▸ Challenge
Quote the records below word for word, from the first line up to and including the line that contains "4.22 meters".

Spatial question records:
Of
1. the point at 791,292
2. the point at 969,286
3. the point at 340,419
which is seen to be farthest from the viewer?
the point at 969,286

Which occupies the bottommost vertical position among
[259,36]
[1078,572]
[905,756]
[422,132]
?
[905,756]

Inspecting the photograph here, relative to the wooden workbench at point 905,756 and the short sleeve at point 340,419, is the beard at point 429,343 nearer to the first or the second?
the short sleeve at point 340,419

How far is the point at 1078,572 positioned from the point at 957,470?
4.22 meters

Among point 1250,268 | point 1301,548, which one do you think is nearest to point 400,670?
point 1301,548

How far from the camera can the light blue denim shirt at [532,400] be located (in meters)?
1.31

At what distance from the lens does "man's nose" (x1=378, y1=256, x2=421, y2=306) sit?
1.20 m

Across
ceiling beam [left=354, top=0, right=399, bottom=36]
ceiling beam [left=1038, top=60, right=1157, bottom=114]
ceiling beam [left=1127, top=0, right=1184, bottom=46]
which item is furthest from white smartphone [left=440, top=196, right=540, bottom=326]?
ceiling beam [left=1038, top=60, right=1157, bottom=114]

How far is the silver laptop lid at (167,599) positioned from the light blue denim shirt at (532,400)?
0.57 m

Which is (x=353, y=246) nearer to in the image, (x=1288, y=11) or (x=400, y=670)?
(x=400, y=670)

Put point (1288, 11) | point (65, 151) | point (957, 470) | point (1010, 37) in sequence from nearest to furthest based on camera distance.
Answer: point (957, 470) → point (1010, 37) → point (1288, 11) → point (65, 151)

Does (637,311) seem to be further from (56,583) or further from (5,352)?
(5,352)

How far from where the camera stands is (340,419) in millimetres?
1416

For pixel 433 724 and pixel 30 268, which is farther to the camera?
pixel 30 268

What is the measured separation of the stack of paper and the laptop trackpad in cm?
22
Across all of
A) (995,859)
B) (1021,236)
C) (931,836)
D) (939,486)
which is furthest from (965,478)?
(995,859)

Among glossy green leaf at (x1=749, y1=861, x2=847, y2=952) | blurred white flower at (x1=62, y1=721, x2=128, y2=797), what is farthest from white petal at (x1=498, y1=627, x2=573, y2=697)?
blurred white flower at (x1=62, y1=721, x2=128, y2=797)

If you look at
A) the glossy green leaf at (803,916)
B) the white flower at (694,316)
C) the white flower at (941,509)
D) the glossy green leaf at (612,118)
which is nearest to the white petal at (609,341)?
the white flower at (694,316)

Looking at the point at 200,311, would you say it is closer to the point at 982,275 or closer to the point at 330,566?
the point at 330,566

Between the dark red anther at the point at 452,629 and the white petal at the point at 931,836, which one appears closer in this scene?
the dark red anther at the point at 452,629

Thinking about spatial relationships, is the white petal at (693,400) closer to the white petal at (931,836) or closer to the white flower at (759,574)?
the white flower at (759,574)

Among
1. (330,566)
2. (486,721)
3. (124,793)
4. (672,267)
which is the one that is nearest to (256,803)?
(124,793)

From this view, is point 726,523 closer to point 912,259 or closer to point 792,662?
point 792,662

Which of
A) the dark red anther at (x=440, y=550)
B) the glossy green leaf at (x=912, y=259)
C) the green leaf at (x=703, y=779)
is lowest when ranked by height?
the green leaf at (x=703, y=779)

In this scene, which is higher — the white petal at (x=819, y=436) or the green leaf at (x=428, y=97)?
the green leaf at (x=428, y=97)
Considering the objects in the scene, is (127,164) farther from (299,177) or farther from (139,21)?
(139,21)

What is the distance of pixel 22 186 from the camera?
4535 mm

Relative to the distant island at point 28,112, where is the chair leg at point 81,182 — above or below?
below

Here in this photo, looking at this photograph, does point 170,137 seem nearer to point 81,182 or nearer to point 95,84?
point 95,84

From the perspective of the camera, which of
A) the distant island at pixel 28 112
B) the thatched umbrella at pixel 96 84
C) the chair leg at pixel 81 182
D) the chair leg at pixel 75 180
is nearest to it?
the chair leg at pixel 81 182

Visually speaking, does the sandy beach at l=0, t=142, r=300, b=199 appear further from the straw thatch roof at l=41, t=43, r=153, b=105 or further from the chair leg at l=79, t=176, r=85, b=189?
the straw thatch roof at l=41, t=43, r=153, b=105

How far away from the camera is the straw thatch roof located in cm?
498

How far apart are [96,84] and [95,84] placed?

▸ Solution to this task
Of
1. the point at 791,292
2. the point at 969,286
3. the point at 340,419
which is seen to be farthest from the viewer?
the point at 969,286

Which occupies the bottommost vertical position among
[259,36]
[1078,572]
[905,756]
[422,132]
?
[905,756]

Inspecting the photograph here, relative to the wooden workbench at point 905,756 and the short sleeve at point 340,419, is the beard at point 429,343 nearer to the first or the second?
the short sleeve at point 340,419

How far is the point at 1078,572 positioned from the point at 957,470?
4.22 meters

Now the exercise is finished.